Charging stations: Keeping shared electric vehicles performing at their best relies on maintaining their charge. This requires establishing a network of strategically positioned charging stations throughout urban areas. If we're aiming for more people to use electric vehicles, we need to make charging them easy and accessible.
Dedicated parking: Shared mobility services need designated parking areas for their vehicles, such as bike racks and car-sharing parking spots. Well-organized parking infrastructure can reduce street clutter and make it easier for others to grab a shared mobility vehicle.
Information infrastructure support: Running shared mobility services smoothly, including handling bookings, payments, and logistics, depends greatly on a reliable information infrastructure foundation. With the advent of advanced networks like 6G, users will increasingly rely on this infrastructure to stay connected and make the most of these services.
The shared mobility landscape in France
Paris's recent ban on free-floating e-scooters has put France in the spotlight. To take a closer look at the shared mobility environment in France, we turned to Manon Lavergne, CEO of Viluso, a shared micromobility operator. We asked for her insights on the state of micromobility in the country.
Since the Mobility Orientation Law in 2019, the French government has been working to make shared transport easier to access everywhere. At COP 26 in 2021, France undertook to cut its CO2 emissions by 55%.
According to Manon, personal vehicle ownership in urban settings is losing favor among many French citizens, and Paris stands out as a shared micromobility epicenter. The city pioneered self-service shared mobility networks like Vélib' (2007), Autolib' (2011), and Cityscoot's shared electric scooters (2016).
However, in April 2023, Paris residents voted to ban free-floating e-scooters in the city. The reasons behind this decision included riders competing for space with pedestrians on sidewalks and complaints about e-scooters cluttering the pavements when parked.
Captur's case study on e-scooter parking habits in Paris revealed that the majority of users encountered no problems when parking scooters in designated bays. However, outside of the designated areas, users had to compete with other vehicles, resulting in poorer parking choices.
This example again emphasizes the need for proper infrastructure to support shared mobility. Lots of cities around the world were mainly designed with private cars in mind – which can create challenges for accommodating shared mobility solutions.

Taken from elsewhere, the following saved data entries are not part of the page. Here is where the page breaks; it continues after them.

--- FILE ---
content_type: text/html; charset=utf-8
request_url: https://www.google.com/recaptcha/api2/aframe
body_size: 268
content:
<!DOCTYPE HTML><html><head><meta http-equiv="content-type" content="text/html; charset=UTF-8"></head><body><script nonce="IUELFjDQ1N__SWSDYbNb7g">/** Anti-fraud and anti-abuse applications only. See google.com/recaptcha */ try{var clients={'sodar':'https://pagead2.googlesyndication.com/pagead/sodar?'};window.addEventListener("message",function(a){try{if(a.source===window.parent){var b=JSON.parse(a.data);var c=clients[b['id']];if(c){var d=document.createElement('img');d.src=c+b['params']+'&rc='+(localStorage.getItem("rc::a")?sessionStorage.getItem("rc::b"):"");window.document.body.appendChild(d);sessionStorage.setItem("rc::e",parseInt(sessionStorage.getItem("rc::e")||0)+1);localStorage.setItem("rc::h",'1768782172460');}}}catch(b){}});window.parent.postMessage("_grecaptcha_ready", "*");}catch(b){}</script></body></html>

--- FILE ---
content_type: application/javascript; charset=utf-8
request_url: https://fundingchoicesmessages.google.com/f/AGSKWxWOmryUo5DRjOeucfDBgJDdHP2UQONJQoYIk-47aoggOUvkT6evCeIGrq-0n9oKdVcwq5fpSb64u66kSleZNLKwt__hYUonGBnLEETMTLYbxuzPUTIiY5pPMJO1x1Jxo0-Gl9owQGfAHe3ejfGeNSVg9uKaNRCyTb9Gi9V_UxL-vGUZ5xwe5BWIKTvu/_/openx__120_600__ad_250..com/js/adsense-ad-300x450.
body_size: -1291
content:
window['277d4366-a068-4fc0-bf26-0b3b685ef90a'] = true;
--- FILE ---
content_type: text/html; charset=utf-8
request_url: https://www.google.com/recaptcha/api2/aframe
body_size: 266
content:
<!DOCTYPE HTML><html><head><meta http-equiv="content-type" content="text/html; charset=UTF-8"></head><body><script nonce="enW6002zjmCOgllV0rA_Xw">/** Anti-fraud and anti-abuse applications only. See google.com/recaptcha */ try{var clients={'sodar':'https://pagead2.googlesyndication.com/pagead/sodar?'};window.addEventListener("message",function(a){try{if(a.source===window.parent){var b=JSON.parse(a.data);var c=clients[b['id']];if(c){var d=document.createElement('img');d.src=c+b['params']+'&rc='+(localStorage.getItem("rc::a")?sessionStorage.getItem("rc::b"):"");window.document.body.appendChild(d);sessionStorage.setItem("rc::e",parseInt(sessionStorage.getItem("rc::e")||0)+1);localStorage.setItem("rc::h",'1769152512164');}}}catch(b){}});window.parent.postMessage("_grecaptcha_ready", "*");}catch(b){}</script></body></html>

Anne Hidalgo, Paris' Mayor, campaigned with a strong green agenda and has introduced various changes to tackle pollution and traffic jams. Her vision includes a "15-minute city" where people can access work, shopping, healthcare, education, and leisure within a 15-minute walk or bike ride from their homes.
Yet, the chaotic state of free-floating e-scooters in Paris resulted in their ban. This scenario raises a question for other global cities: How can shared mobility be encouraged without disrupting other transportation choices and pedestrian movement?

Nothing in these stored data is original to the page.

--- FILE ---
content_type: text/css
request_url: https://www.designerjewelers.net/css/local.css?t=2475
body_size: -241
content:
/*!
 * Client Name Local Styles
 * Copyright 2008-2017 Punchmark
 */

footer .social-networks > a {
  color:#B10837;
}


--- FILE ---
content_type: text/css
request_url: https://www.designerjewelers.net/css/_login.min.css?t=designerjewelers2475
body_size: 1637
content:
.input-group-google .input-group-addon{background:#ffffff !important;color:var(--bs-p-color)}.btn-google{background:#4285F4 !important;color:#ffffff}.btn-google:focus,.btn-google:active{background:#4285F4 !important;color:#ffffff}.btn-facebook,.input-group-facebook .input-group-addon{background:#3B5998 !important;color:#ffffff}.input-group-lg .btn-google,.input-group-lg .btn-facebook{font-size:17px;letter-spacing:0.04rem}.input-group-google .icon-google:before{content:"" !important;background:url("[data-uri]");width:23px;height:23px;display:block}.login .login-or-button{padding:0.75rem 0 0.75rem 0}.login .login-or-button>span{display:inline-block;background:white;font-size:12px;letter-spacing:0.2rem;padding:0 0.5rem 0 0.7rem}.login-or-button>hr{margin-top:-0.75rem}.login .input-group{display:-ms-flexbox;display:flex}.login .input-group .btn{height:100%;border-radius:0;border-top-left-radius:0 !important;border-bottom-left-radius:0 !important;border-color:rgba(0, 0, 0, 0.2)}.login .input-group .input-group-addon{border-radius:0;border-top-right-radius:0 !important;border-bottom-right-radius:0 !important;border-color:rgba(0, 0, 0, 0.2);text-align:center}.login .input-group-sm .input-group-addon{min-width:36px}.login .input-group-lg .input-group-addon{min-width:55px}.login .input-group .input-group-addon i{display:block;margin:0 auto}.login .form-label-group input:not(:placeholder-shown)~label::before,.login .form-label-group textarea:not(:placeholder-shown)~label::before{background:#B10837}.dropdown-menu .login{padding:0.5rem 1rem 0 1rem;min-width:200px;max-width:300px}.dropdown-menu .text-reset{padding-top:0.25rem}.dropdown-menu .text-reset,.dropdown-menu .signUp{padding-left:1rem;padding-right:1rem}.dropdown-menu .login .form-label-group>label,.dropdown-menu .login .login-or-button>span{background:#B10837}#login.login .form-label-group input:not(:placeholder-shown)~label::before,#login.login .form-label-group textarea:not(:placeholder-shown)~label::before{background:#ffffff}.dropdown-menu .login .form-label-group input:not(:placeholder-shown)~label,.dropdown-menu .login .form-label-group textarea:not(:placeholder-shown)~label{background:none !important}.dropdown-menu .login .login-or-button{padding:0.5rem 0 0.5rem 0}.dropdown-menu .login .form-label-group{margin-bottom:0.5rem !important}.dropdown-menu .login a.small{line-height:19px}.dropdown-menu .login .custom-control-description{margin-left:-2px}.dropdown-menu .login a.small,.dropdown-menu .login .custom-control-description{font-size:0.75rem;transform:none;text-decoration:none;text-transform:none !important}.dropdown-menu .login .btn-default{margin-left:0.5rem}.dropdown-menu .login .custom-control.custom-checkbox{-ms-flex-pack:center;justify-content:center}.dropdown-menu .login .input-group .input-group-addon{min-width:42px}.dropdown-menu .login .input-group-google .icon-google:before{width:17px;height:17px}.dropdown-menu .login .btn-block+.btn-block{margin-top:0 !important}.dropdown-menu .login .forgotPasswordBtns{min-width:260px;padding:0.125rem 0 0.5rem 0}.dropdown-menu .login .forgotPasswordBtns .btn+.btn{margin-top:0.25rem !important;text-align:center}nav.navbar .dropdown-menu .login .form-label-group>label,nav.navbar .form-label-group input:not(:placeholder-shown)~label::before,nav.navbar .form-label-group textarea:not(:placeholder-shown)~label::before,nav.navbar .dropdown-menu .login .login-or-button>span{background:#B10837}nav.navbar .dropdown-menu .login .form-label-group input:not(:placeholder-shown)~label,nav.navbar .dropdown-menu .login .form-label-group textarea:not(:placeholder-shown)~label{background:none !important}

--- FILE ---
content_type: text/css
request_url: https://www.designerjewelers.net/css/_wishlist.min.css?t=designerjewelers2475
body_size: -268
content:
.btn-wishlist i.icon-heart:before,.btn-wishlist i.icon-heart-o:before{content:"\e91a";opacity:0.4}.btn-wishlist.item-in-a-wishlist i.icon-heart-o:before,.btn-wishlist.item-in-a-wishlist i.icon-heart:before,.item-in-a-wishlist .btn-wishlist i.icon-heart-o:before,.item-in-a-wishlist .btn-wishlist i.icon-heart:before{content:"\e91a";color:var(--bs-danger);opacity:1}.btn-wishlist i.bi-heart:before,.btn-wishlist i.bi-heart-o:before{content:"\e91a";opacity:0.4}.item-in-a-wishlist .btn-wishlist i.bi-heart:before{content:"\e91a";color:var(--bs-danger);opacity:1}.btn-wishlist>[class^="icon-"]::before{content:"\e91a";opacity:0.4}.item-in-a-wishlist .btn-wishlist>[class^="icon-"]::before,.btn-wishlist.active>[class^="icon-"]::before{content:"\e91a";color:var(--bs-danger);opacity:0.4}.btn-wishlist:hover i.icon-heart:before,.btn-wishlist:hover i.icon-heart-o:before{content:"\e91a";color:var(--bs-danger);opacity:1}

According to Manon, the upcoming 2024 Olympic Games in Paris, which will draw many visitors, will provide valuable insight into the city's transportation system – including the viability of shared mobility.
Shared mobility is here to stay – so start planning today
By adopting a supportive approach, authorities worldwide can play a crucial role in enabling the full potential of shared mobility. While it may require a shift in mindset, the potential gains of reduced congestion, environmental sustainability, and improved transportation options make it a worthwhile consideration.
We know that shared mobility is here to stay and will only expand in the coming years. By taking a more proactive stance, authorities will be in a better position to integrate and maximize the full benefits of shared mobility.